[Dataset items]
..........

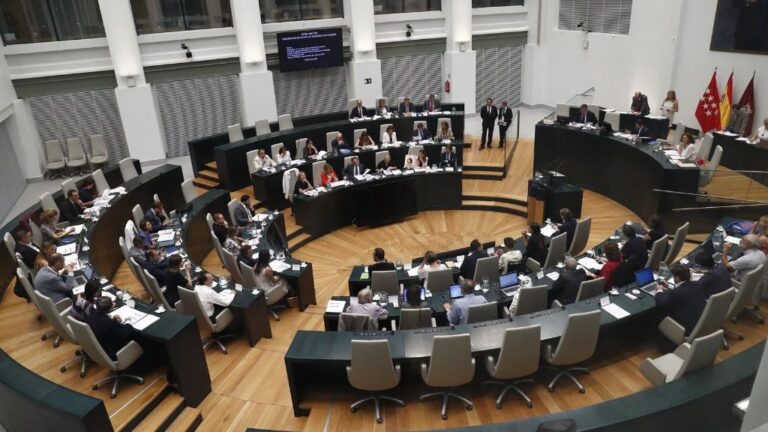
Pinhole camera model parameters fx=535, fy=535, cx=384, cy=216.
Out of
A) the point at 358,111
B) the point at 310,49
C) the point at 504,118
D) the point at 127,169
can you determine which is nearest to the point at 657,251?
the point at 504,118

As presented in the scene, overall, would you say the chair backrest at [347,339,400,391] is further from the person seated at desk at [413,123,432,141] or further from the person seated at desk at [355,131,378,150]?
the person seated at desk at [413,123,432,141]

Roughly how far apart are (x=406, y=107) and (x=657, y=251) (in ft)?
32.1

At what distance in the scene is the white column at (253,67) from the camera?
16.2m

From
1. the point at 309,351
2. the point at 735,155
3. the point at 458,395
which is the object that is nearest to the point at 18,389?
the point at 309,351

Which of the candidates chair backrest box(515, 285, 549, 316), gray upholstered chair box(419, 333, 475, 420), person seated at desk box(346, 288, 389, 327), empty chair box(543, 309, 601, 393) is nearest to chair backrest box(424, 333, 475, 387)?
gray upholstered chair box(419, 333, 475, 420)

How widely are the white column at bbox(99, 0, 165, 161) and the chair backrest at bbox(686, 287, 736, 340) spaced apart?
15.0 m

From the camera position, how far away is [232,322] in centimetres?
771

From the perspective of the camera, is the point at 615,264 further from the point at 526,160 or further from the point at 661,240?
the point at 526,160

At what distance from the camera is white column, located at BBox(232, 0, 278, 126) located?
1619cm

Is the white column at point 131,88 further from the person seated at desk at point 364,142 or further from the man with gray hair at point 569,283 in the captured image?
the man with gray hair at point 569,283

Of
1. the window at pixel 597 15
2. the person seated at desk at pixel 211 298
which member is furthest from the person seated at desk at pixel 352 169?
the window at pixel 597 15

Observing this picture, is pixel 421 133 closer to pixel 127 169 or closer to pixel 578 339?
pixel 127 169

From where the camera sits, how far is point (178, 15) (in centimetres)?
1634

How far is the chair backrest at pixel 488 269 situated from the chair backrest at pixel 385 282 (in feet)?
4.02
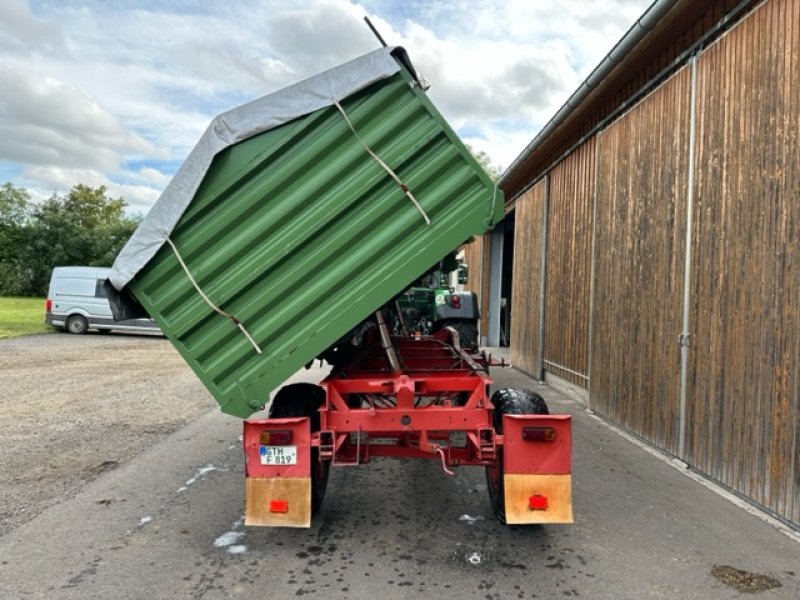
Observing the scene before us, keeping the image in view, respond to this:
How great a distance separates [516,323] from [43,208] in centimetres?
4678

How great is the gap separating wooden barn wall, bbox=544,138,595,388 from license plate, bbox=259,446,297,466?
251 inches

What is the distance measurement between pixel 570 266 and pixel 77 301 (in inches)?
676

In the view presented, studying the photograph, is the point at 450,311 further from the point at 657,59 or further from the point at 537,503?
the point at 537,503

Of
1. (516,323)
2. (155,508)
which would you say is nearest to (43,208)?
(516,323)

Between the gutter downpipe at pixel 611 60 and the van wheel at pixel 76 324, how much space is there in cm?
1681

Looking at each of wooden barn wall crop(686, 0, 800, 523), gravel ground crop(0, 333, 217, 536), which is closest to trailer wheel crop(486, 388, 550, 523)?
wooden barn wall crop(686, 0, 800, 523)

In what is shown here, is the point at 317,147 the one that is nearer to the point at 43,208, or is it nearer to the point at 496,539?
the point at 496,539

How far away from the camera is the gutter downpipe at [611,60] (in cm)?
590

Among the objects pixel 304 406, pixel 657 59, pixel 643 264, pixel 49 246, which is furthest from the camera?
pixel 49 246

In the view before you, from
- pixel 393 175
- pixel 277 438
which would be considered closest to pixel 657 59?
pixel 393 175

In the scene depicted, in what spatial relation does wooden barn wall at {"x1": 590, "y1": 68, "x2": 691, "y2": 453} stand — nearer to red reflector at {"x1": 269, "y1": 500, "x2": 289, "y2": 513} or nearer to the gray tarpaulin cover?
the gray tarpaulin cover

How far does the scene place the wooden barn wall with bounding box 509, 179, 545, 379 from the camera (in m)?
12.3

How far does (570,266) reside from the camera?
33.6 feet

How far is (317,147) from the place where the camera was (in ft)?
12.7
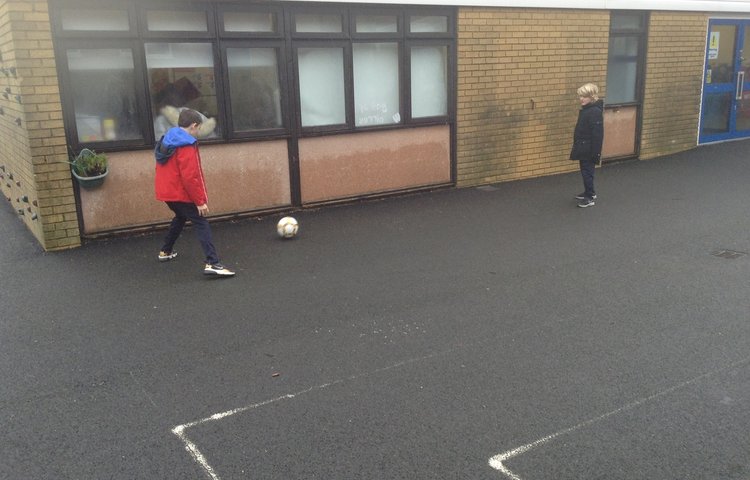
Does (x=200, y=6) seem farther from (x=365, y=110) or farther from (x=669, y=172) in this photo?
(x=669, y=172)

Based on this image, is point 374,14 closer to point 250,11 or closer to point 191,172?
point 250,11

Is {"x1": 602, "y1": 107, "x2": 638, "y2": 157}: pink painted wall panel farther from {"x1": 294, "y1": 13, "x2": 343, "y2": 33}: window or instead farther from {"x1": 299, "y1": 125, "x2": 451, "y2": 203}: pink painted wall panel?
{"x1": 294, "y1": 13, "x2": 343, "y2": 33}: window

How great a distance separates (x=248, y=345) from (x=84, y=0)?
477 centimetres

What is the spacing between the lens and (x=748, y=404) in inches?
155

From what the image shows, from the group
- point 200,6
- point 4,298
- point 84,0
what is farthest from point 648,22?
point 4,298

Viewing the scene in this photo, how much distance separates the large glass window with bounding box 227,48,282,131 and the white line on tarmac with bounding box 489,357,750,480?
20.6 feet

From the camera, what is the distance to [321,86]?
9383mm

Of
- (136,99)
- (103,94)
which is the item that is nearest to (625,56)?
(136,99)

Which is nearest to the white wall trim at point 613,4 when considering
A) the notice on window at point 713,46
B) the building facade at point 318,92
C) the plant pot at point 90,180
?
the building facade at point 318,92

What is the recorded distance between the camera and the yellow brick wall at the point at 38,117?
23.4ft

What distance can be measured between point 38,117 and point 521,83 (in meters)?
7.19

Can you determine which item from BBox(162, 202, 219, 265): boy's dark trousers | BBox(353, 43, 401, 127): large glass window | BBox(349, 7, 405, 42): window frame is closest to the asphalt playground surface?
BBox(162, 202, 219, 265): boy's dark trousers

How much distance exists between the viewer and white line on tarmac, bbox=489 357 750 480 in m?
3.42

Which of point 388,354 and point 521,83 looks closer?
point 388,354
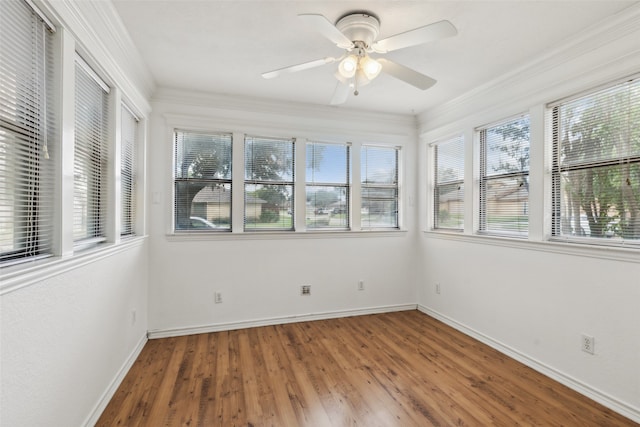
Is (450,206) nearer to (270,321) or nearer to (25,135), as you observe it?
(270,321)

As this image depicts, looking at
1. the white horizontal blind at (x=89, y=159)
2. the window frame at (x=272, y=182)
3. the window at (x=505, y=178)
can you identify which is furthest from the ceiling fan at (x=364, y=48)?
the window frame at (x=272, y=182)

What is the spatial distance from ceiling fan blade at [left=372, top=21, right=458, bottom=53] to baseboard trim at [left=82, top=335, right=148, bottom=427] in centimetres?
285

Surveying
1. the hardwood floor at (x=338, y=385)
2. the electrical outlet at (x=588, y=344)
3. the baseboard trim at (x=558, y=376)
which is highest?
the electrical outlet at (x=588, y=344)

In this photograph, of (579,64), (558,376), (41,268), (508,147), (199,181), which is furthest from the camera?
(199,181)

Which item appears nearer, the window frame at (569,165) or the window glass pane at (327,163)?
the window frame at (569,165)

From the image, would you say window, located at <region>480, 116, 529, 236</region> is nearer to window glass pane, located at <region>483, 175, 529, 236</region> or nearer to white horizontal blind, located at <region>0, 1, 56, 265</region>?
window glass pane, located at <region>483, 175, 529, 236</region>

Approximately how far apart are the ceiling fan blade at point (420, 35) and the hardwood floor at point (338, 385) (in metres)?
2.31

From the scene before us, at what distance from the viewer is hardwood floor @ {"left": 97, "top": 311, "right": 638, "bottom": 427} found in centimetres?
200

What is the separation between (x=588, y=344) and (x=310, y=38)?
120 inches

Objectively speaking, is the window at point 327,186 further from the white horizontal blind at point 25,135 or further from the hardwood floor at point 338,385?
the white horizontal blind at point 25,135

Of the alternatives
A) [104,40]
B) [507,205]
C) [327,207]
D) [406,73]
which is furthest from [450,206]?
[104,40]

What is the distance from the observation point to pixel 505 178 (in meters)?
3.06

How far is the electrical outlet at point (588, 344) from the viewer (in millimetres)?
2240

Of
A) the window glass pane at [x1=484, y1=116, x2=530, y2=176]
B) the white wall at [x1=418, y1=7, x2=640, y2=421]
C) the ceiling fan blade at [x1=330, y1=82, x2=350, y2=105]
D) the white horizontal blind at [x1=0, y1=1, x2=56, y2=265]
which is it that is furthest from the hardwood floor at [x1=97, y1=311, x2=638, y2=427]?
the ceiling fan blade at [x1=330, y1=82, x2=350, y2=105]
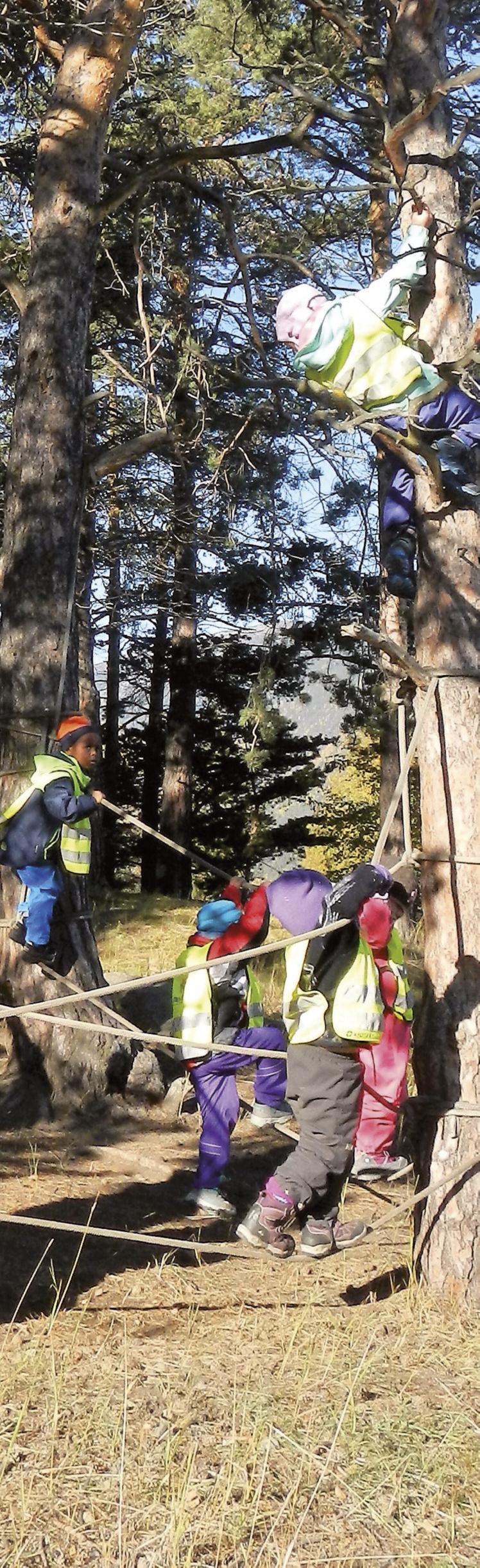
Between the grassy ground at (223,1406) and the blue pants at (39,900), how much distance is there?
1175 mm

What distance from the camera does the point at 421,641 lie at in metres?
5.05

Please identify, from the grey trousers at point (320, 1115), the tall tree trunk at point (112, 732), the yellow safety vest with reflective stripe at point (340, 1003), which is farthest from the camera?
the tall tree trunk at point (112, 732)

..........

**YOUR TASK**:
Every line from the one containing "Approximately how far" through the end of the data above should be copied exactly; nothing else is copied, and pictures are omitted.

**IN RESPONSE**:
Approximately how far apart are the ceiling fan blade at point (420, 35) and the hardwood floor at point (338, 385) (in metres)?
2.31

From the scene before us, at what distance from the viewer is hardwood floor @ {"left": 97, "top": 311, "right": 638, "bottom": 427} found in centimetres?
200

What is the separation between (x=588, y=344) and (x=310, y=38)?
120 inches

Objectively speaking, is the window at point 327,186 further from the white horizontal blind at point 25,135 or further from the hardwood floor at point 338,385?
the white horizontal blind at point 25,135

Of the alternatives
A) [104,40]
B) [507,205]
C) [327,207]
D) [406,73]
which is furthest from [450,206]?
[104,40]

What is the distance from the observation point to pixel 505 178 (in meters)?
3.06

How far is the electrical outlet at point (588, 344) from the viewer (in millimetres)?
2240

Of
A) the window glass pane at [x1=484, y1=116, x2=530, y2=176]
B) the white wall at [x1=418, y1=7, x2=640, y2=421]
C) the ceiling fan blade at [x1=330, y1=82, x2=350, y2=105]
D) the white horizontal blind at [x1=0, y1=1, x2=56, y2=265]
which is it that is furthest from the hardwood floor at [x1=97, y1=311, x2=638, y2=427]?
the ceiling fan blade at [x1=330, y1=82, x2=350, y2=105]
Between the grassy ground at (223,1406) and the blue pants at (39,900), how much distance is there?
1175 mm

What distance from the camera does the point at 421,641 lie at in metres?
5.05

Please identify, from the grey trousers at point (320, 1115), the tall tree trunk at point (112, 732), the yellow safety vest with reflective stripe at point (340, 1003), which is farthest from the camera?
the tall tree trunk at point (112, 732)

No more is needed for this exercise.